In diamond types (my CRDT), I solve that with a pancake stack of optimizations which all feed into each other. Ids are (agent, sequence number) pairs so I can run-length encode them. Internally those IDs get flattened into integers, and I use a special hand-written b-tree which internally run-length encodes all the items it stores. I've iterated on Yjs's file format to get the file size down to ~0.05 bytes of overhead per inserted character in some real world data sets, which is wild given each inserted character needs to store about 8 different fields. (Insert position, ID (agent + seq), parents, the inserted character, and so on).
CRDTs aren't that complex. Making them small and fast is the challenge. Automerge has been around for years and still takes hundreds of megabytes of ram to process a simple editing trace for a 10 page text document. Even in their rust implementation. Diamond types is orders of magnitude faster, and uses ~1M of RAM for the same test.
The current version of diamond types is many times faster than any OT algorithm I've written in the past thanks to all those optimizations. Now that I've been down this road, I could optimize an OT algorithm in the same way if necessary, but you don't really need to.
Other kinds of CRDTs don't need these optimizations. (Eg the sort you'd use for a normal database). There's two reasons: 1. When editing text, you make an edit with each keystroke. So you have a lot of edits. 2. Merging list items correctly is orders of magnitude more complex than merging a database entry. If you just want CRDTs for editing a database of records, that'd probably only take a few dozen lines.
How would you recommend an interested student to get up-to-speed?
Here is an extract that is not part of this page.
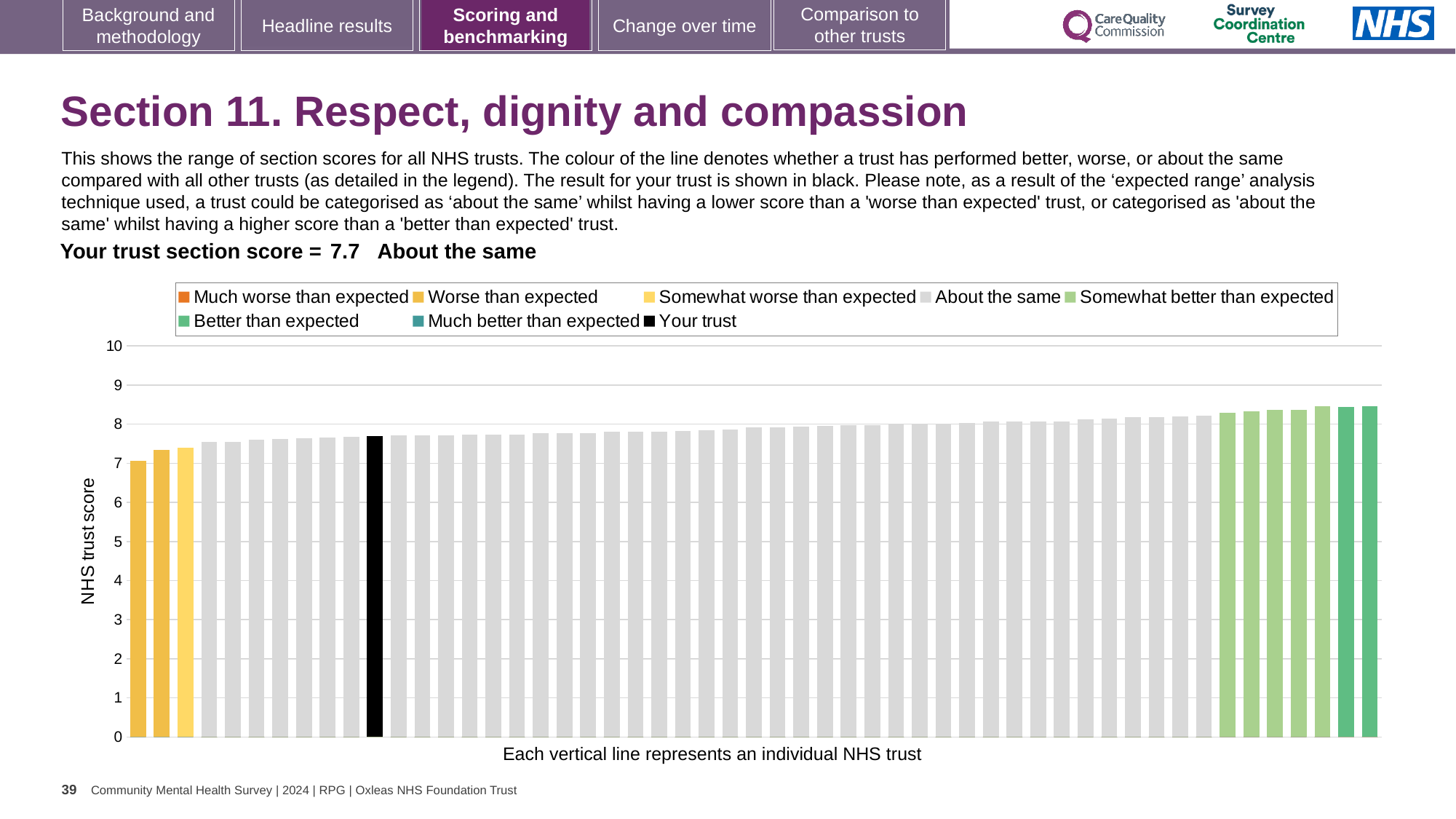
Is the value for the leftmost bar greater or less than 8? less Is the value for the rightmost bar greater or less than 8? greater Is the value for your trust (the black bar) greater or less than 7? greater What is the highest value shown on the y axis? 10 How many bars are coloured green (somewhat better or better than expected)? 7 What colour is the bar representing your trust? black How many bars are coloured yellow (worse or somewhat worse than expected)? 3 What kind of chart is shown on the slide? bar chart Do the bar values rise or fall from left to right along the x axis? rise What is the section score for your trust shown on the slide? 7.7 How many entries does the chart legend list? 8 Which category is your trust's section score placed in? About the same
There is so much development in so many fields, but often no idea where to even begin to get there.
Given the interest in CRDTs, it'd be a great help if someone wants to do a much more interactive exploration of those algorithms. I feel like there's an interactive guide just waiting to be written which could help people understand this stuff.
Much more complex though. (~3k loc for a good, high performance text crdt merging algorithm, vs 300 loc for a good text OT algorithm.)